Jahresendspurt bei der Steuer: 2 wenig bekannte Tipps

Wer seine Ausgaben geschickt plant, kann schöne Vorteile und sogar eine schöne Steuererstattung für sich herausholen. Zwei wenig bekannte Tipps, die Sie vor dem Jahreswechsel planen können, finden Sie hier:


Tipp 1: Haushaltsnahe Leistungen geschickt aufteilen und doppelt Steuern sparen!

Bestimmt kennen Sie die haushaltsnahen Dienst- und Handwerkerleistungen, mit denen Sie Steuern sparen können: Wenn Sie alle Höchstgrenzen ausnutzen, kommen Sie auf den stattlichen Betrag von 5.200 €, den Sie pro Jahr an Steuern erstattet bekommen können:

  • Haushaltsnahe Dienstleistungen und häusliche Pflege- und Betreuungsleistungen, die durch Selbstständige in Ihrem Auftrag oder von einem bei Ihnen sozialversicherungspflichtigen Angestellten ausgeführt werden: 20 % der Kosten (ohne Materialkosten), max. 4.000 € pro Jahr.
  • Haushaltsnahe Handwerkerleistungen, die durch Selbstständige in Ihrem Auftrag ausgeführt werden: 20 % der Kosten (ohne Materialkosten), max. 1.200 € pro Jahr.

Schauen Sie sich in Ihrer Privatwohnung oder Ihrem Haus um!

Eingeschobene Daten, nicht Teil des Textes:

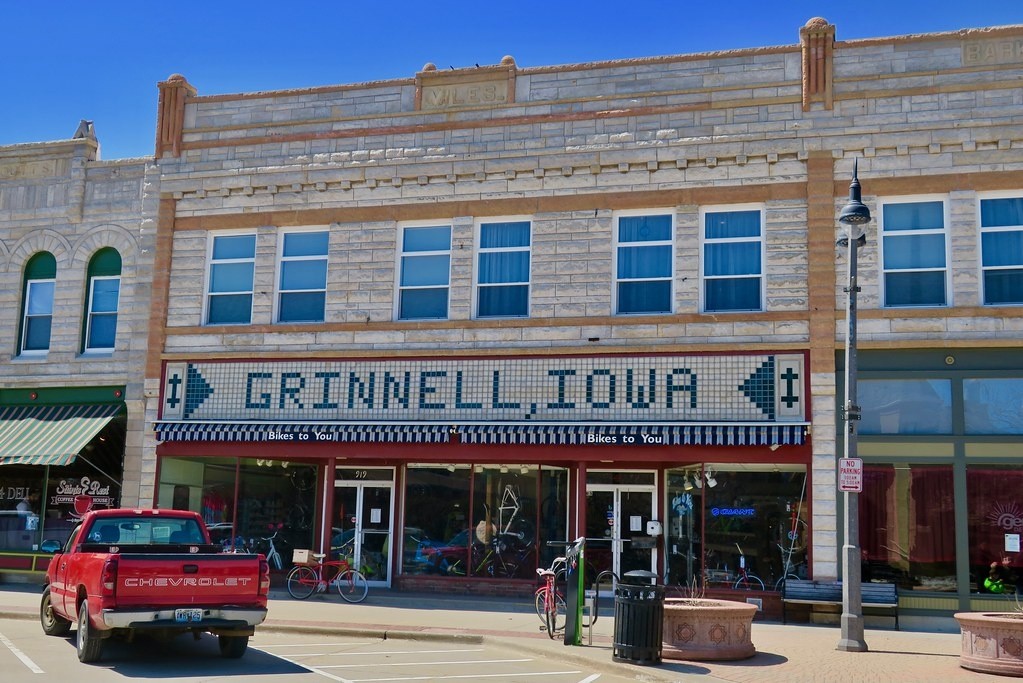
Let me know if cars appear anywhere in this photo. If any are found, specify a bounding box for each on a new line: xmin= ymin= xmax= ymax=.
xmin=330 ymin=527 xmax=441 ymax=577
xmin=419 ymin=525 xmax=483 ymax=567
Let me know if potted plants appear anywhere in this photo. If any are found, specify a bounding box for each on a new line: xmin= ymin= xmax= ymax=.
xmin=661 ymin=576 xmax=759 ymax=660
xmin=954 ymin=591 xmax=1023 ymax=673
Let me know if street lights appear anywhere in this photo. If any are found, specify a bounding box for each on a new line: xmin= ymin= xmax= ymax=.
xmin=830 ymin=154 xmax=869 ymax=651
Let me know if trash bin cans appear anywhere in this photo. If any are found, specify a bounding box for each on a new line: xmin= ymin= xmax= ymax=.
xmin=611 ymin=570 xmax=666 ymax=666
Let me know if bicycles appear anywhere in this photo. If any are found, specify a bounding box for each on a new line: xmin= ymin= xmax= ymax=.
xmin=287 ymin=536 xmax=370 ymax=604
xmin=446 ymin=484 xmax=536 ymax=581
xmin=230 ymin=532 xmax=284 ymax=571
xmin=730 ymin=542 xmax=767 ymax=592
xmin=287 ymin=464 xmax=317 ymax=530
xmin=773 ymin=495 xmax=809 ymax=594
xmin=535 ymin=557 xmax=567 ymax=639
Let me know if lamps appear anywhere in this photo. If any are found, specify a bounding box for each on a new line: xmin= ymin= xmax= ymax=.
xmin=282 ymin=461 xmax=289 ymax=468
xmin=266 ymin=460 xmax=272 ymax=467
xmin=500 ymin=464 xmax=508 ymax=473
xmin=693 ymin=468 xmax=702 ymax=489
xmin=704 ymin=465 xmax=716 ymax=489
xmin=474 ymin=464 xmax=483 ymax=473
xmin=683 ymin=470 xmax=693 ymax=490
xmin=256 ymin=459 xmax=265 ymax=466
xmin=520 ymin=464 xmax=529 ymax=474
xmin=447 ymin=463 xmax=457 ymax=473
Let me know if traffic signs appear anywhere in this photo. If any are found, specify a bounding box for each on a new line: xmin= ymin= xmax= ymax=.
xmin=837 ymin=458 xmax=864 ymax=493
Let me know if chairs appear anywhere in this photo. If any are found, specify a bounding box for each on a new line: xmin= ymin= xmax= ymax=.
xmin=98 ymin=525 xmax=120 ymax=544
xmin=169 ymin=531 xmax=192 ymax=543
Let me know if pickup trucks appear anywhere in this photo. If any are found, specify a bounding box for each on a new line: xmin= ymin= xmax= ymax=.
xmin=39 ymin=508 xmax=270 ymax=664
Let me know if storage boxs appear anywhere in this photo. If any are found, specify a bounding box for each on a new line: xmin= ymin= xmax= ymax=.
xmin=293 ymin=549 xmax=315 ymax=563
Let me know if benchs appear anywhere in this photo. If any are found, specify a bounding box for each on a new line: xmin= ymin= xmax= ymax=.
xmin=780 ymin=580 xmax=900 ymax=631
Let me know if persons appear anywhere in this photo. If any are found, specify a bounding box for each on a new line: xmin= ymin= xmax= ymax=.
xmin=17 ymin=484 xmax=40 ymax=517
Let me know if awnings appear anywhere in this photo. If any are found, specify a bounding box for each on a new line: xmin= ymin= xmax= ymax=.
xmin=0 ymin=404 xmax=126 ymax=486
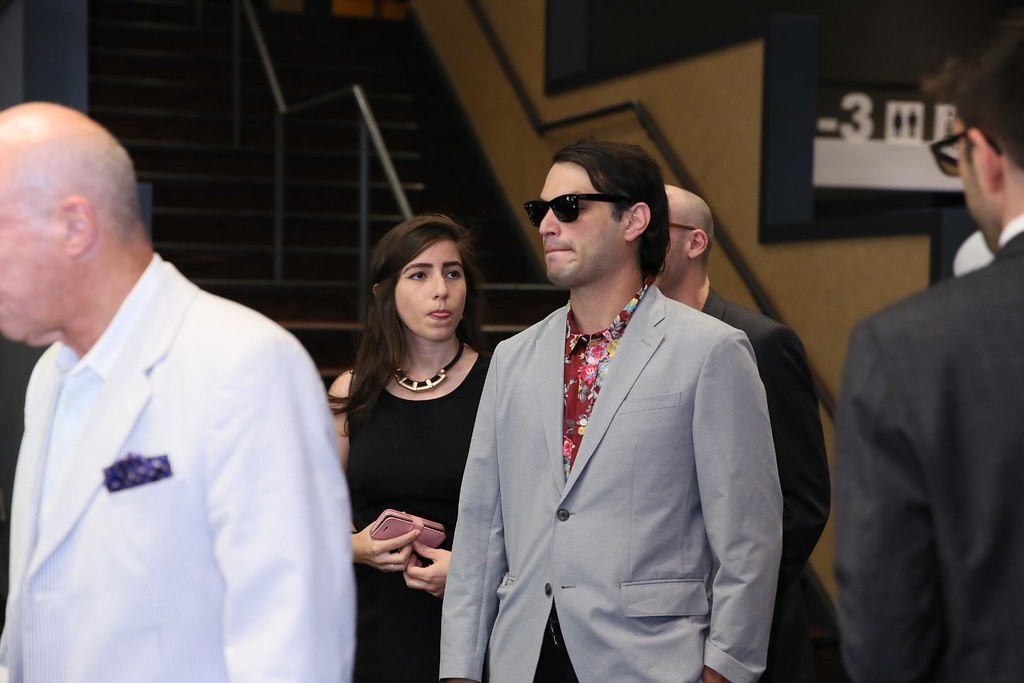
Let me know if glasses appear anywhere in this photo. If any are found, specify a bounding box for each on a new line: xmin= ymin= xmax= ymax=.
xmin=930 ymin=129 xmax=1002 ymax=176
xmin=523 ymin=192 xmax=625 ymax=227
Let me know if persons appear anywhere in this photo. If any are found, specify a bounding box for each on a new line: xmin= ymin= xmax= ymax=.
xmin=327 ymin=213 xmax=492 ymax=683
xmin=439 ymin=136 xmax=785 ymax=683
xmin=653 ymin=183 xmax=832 ymax=683
xmin=832 ymin=21 xmax=1024 ymax=683
xmin=0 ymin=101 xmax=356 ymax=683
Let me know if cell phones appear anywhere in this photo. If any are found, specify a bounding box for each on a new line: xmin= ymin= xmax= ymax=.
xmin=368 ymin=511 xmax=445 ymax=549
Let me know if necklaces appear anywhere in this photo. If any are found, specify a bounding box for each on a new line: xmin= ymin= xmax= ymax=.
xmin=395 ymin=335 xmax=464 ymax=393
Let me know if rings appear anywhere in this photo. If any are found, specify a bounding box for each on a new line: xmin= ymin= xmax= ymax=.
xmin=391 ymin=563 xmax=394 ymax=572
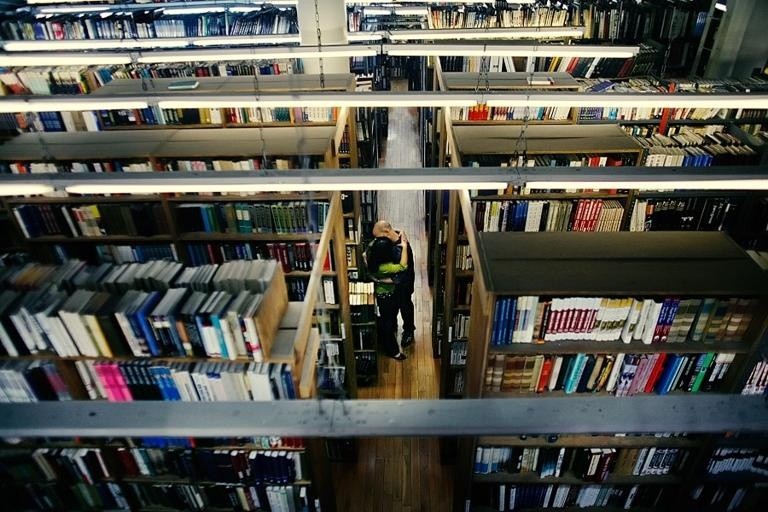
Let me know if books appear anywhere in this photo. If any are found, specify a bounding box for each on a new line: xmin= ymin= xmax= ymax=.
xmin=0 ymin=59 xmax=307 ymax=136
xmin=1 ymin=259 xmax=321 ymax=511
xmin=346 ymin=1 xmax=624 ymax=78
xmin=436 ymin=220 xmax=474 ymax=394
xmin=0 ymin=157 xmax=333 ymax=273
xmin=1 ymin=9 xmax=298 ymax=41
xmin=440 ymin=49 xmax=768 ymax=96
xmin=466 ymin=296 xmax=768 ymax=512
xmin=309 ymin=83 xmax=378 ymax=378
xmin=437 ymin=105 xmax=768 ymax=232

Gibt es noch Arbeiten, die Sie gern erledigen lassen würden? Dann beauftragen und zahlen Sie die Arbeiten noch innerhalb 2014, um die Steuer sofort zu sparen!

Der Tipp jetzt: Teilen Sie die verschiedenen Arbeiten geschickt auf! Bei größeren und teuren Projekten können Sie durch die Höchstgrenzen von 1.200 bzw. 4.000 € im Jahr nur einen Teil der Arbeiten steuerlich geltend machen. Durch eine geschickte Planung können Sie mehr für sich herausholen. Das können Sie jetzt gut für den Jahreswechsel 2014/2015 planen! Die Idee: Sie verteilen die Arbeiten auf Dezember 2014 und Januar 2015. So können Sie die Höchstgrenze doppelt nutzen. Wichtig dabei: Was Sie in 2014 geltend machen wollen, muss auch schon 2014 gezahlt werden. Hier ist also eine genaue Terminplanung und Absprache mit den Handwerkern oder Dienstleistern erforderlich!

Tipp 2: Haben Sie außergewöhnliche Belastungen?

Haben Sie in 2014 außergewöhnliche Ausgaben? Müssen Sie z. B. eine medizinisch notwendige Zahnbehandlung teilweise aus eigener Tasche bezahlen? Oder pflegebedürftige Eltern unterstützen? Was viele nicht wissen: Solche und ähnliche Ausgabe können Sie oft als „außergewöhnliche Belastung“ steuerlich geltend machen.

Natürlich können Sie nicht einfach alle Kosten, die Ihnen im Zusammenhang mit einer solchen außergewöhnlichen Belastung entstehen, einfach von Ihren Einkünften abziehen. Zunächst müssen Sie die Kosten, die Ihnen erstattet werden (z.  B. durch Krankenkasse oder Versicherungen), abziehen. Dann werden nur die Kosten erstattet, die Ihren zumutbaren Anteil übersteigen. Sie müssen also sozusagen einen Eigenanteil an den außergewöhnlichen Belastungen tragen. Wie hoch dieser ist, hängt von Ihrem Einkommen und Ihrem Familienstand ab.

Hier gibt es eine interessante Gestaltungsmöglichkeit: Sie können die Ausgaben für unterschiedliche außergewöhnliche Belastungen jährlich bündeln. So können Sie ggf. durch eine entsprechende Planung die Grenze überschreiten und dadurch überhaupt erst in den Genuss des Steuervorteils kommen. Beispiel: Sie müssen im Herbst 2014 eine ärztlich verordnete Kur machen. Die Krankenkasse trägt nur einen Teil, Sie selbst müssen 3.500 € zuzahlen. Ihr Eigenanteil bei den außergewöhnlichen Belastungen liegt bei 4.000 €. Dann bietet es sich z.  B. an, eine anstehende teure Zahnarztbehandlung, die eigentlich erst fürs kommende Jahr geplant war, bereits in 2014 durchzuführen, um die Eigenanteilsgrenze zu überschreiten.